#### [Your tasks]
1. In the article on Thinking Machines' interaction models, why does the company want a model that processes input and generates output at the same time? Answer in one to three sentences.
2. Carry the article on Thinking Machines' interaction models forward, picking up right after its final paragraph.

Thinking Machines builds an AI that listens while it talks

▼ Summary
– Thinking Machines Lab announced interaction models that allow AI to interrupt users, unlike current models that follow a strict input-output sequence.
– The model uses “full duplex” technology to process input and generate responses simultaneously, mimicking a phone call rather than a text chain.
– The company claims TML-Interaction-Small responds in 0.40 seconds, matching natural conversation speed and outperforming comparable models from OpenAI and Google.
– This is a research preview, not a product, with a limited release in the coming months and wider release later this year.
– The benchmarks are impressive and the native interactivity idea is interesting, but real-world performance remains unverified until public testing.
Thinking Machines Lab, the AI startup launched last year by former OpenAI CTO Mira Murati, unveiled a new concept on Monday that it calls interaction models. At its core, this technology enables AI to interrupt you during a conversation.
Every AI model currently available operates on the same principle: you speak, it processes, then it replies. Thinking Machines aims to rewrite that script. By building a model that can process input and generate output simultaneously, the company hopes to make interactions feel more like a natural phone call than a stilted exchange of text messages.

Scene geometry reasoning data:
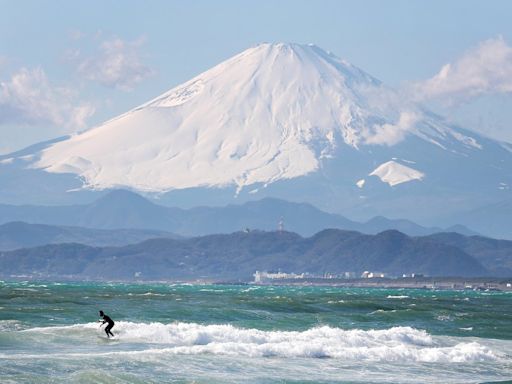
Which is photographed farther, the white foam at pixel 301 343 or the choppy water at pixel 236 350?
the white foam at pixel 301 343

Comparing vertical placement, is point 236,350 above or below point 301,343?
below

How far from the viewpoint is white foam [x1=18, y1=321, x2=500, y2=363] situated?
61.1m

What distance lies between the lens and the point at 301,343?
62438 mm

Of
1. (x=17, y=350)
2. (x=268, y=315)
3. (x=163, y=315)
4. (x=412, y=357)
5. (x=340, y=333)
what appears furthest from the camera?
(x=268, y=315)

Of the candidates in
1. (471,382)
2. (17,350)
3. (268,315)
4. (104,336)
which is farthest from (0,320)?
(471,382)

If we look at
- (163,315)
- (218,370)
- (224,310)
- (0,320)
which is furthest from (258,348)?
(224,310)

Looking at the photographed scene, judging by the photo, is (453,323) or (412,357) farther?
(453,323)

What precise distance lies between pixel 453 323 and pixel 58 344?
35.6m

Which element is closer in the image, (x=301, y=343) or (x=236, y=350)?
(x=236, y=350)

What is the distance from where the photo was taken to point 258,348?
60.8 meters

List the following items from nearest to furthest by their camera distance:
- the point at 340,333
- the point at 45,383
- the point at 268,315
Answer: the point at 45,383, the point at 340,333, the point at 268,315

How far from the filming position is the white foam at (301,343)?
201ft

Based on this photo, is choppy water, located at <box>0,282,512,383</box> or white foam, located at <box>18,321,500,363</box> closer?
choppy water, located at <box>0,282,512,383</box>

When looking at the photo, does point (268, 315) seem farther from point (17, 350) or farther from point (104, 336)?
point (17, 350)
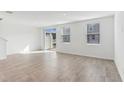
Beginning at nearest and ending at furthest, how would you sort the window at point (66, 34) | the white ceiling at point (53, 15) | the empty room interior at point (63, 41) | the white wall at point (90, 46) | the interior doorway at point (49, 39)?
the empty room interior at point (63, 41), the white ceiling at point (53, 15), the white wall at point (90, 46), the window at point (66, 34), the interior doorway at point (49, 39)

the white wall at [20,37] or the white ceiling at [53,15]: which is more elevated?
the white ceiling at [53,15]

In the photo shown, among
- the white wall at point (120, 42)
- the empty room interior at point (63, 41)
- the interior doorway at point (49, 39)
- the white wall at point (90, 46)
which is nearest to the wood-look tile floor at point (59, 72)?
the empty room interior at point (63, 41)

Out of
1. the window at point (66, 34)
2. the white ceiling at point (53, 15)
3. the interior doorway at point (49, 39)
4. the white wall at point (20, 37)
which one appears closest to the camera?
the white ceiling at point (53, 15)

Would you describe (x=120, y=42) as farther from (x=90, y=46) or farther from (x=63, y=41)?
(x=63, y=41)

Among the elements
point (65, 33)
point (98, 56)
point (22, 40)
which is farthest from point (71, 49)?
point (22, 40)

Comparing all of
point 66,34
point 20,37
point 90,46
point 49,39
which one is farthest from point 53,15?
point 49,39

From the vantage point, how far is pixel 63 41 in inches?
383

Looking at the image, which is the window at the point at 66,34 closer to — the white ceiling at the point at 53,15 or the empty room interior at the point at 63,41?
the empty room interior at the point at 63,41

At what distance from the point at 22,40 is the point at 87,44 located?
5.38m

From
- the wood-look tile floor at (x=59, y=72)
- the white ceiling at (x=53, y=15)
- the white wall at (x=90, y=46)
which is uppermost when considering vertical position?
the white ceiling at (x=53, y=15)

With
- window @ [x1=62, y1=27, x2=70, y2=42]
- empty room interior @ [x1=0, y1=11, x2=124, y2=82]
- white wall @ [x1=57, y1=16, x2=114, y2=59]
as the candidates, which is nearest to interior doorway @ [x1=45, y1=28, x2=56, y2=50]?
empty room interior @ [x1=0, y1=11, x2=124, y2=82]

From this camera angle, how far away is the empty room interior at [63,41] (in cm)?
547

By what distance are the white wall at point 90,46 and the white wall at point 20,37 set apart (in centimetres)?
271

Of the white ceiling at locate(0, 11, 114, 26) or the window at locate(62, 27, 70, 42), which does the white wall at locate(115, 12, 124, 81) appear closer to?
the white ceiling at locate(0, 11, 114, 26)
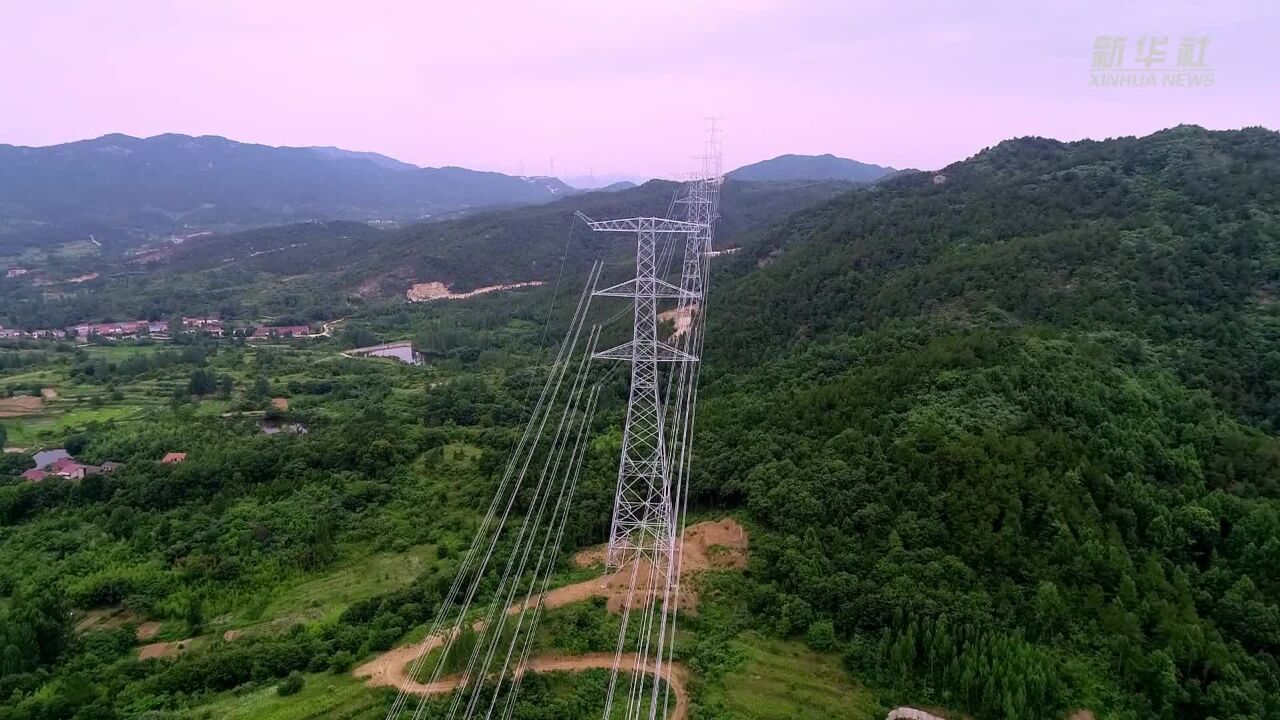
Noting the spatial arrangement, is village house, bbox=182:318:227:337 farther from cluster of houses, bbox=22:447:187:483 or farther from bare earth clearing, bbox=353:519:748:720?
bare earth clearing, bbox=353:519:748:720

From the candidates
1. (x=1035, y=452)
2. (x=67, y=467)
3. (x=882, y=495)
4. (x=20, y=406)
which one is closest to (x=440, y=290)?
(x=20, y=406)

#### [Written responses]
1. The company wants interactions to feel more like a natural phone call than a stilted exchange of text messages. Current AI models follow a fixed sequence in which the user speaks, the model processes, and then it replies.

2.
The technical name for this capability is “full duplex” communication. According to the company, its model, TML-Interaction-Small, achieves a response time of 0.40 seconds. That speed matches the pace of natural human dialogue and outpaces comparable offerings from industry giants like OpenAI and Google.
Before anyone gets too excited, this remains a research preview, not a finished product. There is no public release yet. Thinking Machines plans to offer a “limited research preview” in the coming months, with a broader rollout scheduled for later this year.
So what should we make of this? It is still hard to say. The benchmarks are undeniably strong, and the core concept is compelling: making interactivity a native feature of the model rather than a clumsy add-on. Whether the real-world performance will match the technical claims, however, remains an open question. That answer will only come when users can finally test it themselves.